Le régime de Poutine est devenu de plus en plus autoritaire et revanchard au fil des ans. Sa tentative ratée d'invasion de l'Ukraine en 2022 a accéléré son passage au néofascisme, tout en enlisant la Russie dans une guerre d'usure prolongée et meurtrière. La Chine, elle aussi, est devenue de plus en plus autoritaire au cours de la dernière décennie, sous la direction de Xi Jinping. Depuis les années 1990, elle a connu un développement économique et social spectaculaire qui l'a fait passer du statut d'État pauvre à celui de grande puissance économique, principal challenger de la suprématie économique des États-Unis. Le développement de la Chine s'est produit dans le cadre d'une combinaison des caractéristiques de l'État stalinien et du capitalisme, ce qui a donné naissance à un « capitalisme bureaucratique » particulier.
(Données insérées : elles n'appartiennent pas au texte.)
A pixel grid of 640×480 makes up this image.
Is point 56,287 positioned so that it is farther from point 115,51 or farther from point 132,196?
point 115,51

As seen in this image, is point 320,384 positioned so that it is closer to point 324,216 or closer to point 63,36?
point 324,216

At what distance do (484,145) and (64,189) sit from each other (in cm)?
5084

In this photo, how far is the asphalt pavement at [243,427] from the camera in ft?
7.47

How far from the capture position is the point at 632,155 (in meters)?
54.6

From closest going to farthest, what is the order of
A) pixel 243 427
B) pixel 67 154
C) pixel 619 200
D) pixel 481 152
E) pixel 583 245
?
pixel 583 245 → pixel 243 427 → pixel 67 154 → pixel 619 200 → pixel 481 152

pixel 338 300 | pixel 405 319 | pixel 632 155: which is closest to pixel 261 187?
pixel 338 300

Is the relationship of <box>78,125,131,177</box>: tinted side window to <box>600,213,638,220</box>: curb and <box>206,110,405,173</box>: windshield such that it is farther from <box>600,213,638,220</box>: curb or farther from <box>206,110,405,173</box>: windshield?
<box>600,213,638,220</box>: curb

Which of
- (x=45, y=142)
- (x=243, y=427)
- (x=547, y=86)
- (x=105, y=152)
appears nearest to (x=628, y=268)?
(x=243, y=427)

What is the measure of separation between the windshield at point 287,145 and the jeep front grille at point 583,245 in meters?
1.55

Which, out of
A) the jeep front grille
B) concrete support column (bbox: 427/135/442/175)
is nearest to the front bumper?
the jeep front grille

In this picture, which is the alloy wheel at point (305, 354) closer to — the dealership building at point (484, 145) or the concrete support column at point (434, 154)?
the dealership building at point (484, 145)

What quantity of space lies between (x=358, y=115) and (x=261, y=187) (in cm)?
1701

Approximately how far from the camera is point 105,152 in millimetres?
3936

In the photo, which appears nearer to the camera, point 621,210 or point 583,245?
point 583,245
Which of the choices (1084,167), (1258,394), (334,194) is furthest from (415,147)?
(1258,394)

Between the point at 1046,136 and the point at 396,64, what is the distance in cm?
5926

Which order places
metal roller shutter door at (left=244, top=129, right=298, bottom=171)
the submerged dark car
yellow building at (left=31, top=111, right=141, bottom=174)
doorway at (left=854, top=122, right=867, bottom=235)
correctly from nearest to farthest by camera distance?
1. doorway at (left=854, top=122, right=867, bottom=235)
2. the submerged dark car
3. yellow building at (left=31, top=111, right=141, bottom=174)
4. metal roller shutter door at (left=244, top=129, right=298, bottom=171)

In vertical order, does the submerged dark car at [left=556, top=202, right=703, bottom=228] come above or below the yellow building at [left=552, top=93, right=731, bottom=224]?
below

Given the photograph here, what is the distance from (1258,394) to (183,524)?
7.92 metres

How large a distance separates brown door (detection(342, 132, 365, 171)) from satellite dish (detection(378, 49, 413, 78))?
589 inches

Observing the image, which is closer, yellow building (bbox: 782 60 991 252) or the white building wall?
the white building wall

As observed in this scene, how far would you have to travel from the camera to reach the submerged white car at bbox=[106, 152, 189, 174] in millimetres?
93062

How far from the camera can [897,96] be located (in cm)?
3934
Elle a naturellement eu tendance à s'allier à la Russie face à l'intimidation des États-Unis, bien qu'elle se soit tenue à l'écart des expéditions militaires à l'étranger jusqu'à présent - contrairement aux deux autres puissances du trio stratégique mondial.

La nouvelle guerre froide a atteint un dangereux sommet depuis l'invasion de l'Ukraine par la Russie en 2022. Les dépenses militaires mondiales ont atteint un nouveau sommet de 2,24 billions de dollars américains en 2022 et sont bien parties pour dépasser largement ce montant colossal en 2023. La guerre en Ukraine a été saisie comme une occasion en or par les complexes militaro-industriels des principaux pays impérialistes tels que la Grande-Bretagne pour faire pression en faveur d'augmentations massives des budgets de «défense», à un moment où les dépenses mondiales nécessaires pour lutter contre le changement climatique – la menace la plus importante à laquelle l'humanité est confrontée – restent inférieures de plusieurs milliers de milliards de dollars américains à ce qui est nécessaire pour atteindre les objectifs modestes et plutôt insuffisants fixés par les conférences internationales.